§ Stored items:
"""

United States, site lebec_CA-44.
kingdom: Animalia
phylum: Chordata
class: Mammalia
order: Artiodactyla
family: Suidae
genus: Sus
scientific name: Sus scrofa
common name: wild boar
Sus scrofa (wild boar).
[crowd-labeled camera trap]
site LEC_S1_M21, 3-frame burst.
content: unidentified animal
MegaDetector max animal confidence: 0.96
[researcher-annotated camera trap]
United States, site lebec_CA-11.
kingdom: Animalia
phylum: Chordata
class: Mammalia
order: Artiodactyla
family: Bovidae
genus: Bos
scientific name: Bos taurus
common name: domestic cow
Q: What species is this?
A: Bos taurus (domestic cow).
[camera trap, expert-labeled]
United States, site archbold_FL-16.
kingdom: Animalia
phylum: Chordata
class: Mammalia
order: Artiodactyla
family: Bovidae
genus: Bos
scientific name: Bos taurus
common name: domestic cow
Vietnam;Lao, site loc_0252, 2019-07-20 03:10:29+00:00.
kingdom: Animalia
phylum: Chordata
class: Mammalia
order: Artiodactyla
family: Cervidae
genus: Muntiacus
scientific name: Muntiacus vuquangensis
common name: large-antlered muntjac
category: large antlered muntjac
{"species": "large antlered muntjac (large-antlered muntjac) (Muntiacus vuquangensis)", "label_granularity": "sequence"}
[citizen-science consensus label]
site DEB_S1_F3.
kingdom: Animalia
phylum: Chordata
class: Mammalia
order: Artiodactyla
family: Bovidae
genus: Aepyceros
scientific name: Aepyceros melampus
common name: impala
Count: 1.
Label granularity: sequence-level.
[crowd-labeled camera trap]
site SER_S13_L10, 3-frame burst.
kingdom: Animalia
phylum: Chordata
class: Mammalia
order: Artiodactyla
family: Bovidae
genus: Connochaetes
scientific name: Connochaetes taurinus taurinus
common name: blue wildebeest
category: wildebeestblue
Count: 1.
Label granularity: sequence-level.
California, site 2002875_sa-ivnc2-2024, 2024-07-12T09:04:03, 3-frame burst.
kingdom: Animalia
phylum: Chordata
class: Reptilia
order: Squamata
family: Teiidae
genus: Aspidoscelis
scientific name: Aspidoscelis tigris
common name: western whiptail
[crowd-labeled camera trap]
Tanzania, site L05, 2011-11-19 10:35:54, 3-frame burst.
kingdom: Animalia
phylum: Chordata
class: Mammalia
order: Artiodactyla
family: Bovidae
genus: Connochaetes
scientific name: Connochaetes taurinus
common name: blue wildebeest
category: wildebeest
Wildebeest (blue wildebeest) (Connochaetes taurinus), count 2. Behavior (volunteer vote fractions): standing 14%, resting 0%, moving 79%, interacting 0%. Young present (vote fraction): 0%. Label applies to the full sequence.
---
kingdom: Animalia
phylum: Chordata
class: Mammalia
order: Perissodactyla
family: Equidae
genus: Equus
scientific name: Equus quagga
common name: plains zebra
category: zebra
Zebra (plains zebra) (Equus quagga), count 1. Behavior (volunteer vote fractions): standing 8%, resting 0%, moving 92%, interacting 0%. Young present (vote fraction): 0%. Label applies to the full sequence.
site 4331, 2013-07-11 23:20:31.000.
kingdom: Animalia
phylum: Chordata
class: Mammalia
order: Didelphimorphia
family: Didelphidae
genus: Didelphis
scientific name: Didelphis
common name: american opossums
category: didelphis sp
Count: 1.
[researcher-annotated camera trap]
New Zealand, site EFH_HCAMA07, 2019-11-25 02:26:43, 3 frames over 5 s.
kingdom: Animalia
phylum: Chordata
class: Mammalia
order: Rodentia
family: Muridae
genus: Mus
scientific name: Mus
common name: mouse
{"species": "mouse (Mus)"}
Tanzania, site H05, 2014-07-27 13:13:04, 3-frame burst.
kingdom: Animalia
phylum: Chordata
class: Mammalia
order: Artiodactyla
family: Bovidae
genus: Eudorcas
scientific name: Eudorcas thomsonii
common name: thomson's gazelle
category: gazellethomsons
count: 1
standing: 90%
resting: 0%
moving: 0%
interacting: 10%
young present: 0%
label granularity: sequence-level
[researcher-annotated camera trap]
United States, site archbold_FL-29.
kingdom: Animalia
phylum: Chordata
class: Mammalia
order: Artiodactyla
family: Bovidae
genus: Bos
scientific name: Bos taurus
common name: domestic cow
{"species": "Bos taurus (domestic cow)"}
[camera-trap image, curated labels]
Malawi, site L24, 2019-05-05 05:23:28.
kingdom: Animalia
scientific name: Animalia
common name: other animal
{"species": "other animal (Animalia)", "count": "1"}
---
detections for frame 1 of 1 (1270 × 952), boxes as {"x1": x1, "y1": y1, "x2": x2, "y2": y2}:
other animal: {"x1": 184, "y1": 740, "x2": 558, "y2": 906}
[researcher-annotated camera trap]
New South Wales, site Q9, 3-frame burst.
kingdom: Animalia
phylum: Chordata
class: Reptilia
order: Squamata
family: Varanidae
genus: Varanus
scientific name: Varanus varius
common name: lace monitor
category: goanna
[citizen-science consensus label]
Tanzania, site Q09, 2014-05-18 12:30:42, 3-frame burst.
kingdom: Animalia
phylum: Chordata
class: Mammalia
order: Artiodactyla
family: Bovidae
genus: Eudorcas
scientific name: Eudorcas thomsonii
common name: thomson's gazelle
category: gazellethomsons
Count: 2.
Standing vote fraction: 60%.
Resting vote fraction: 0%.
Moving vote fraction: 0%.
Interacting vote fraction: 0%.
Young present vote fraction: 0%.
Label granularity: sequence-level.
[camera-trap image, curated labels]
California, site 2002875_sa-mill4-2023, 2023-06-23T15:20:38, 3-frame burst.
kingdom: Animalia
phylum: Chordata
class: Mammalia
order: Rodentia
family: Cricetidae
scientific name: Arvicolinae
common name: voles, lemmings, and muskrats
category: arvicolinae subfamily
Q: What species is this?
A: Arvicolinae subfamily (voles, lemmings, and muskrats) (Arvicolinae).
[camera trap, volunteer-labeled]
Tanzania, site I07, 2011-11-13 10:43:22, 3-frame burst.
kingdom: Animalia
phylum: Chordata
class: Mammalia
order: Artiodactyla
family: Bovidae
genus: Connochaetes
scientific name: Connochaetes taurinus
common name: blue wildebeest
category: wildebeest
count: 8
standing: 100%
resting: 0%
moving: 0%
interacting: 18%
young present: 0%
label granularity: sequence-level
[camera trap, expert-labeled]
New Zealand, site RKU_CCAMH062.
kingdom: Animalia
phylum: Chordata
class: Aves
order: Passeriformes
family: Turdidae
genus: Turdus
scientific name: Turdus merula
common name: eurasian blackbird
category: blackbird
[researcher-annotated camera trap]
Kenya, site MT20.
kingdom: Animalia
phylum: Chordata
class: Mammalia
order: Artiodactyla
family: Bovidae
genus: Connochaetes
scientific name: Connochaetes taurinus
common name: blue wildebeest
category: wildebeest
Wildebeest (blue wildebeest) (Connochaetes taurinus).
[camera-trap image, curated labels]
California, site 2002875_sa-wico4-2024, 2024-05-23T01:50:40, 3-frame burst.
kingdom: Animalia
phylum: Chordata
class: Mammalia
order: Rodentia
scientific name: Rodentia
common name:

"""

§ WHAT THE EXERCISE ASKS:
Using the records above, repeat exactly the lines from the first one through the line with "A: Bos taurus (domestic cow).".

§ RESULT:
United States, site lebec_CA-44.
kingdom: Animalia
phylum: Chordata
class: Mammalia
order: Artiodactyla
family: Suidae
genus: Sus
scientific name: Sus scrofa
common name: wild boar
Sus scrofa (wild boar).
[crowd-labeled camera trap]
site LEC_S1_M21, 3-frame burst.
content: unidentified animal
MegaDetector max animal confidence: 0.96
[researcher-annotated camera trap]
United States, site lebec_CA-11.
kingdom: Animalia
phylum: Chordata
class: Mammalia
order: Artiodactyla
family: Bovidae
genus: Bos
scientific name: Bos taurus
common name: domestic cow
Q: What species is this?
A: Bos taurus (domestic cow).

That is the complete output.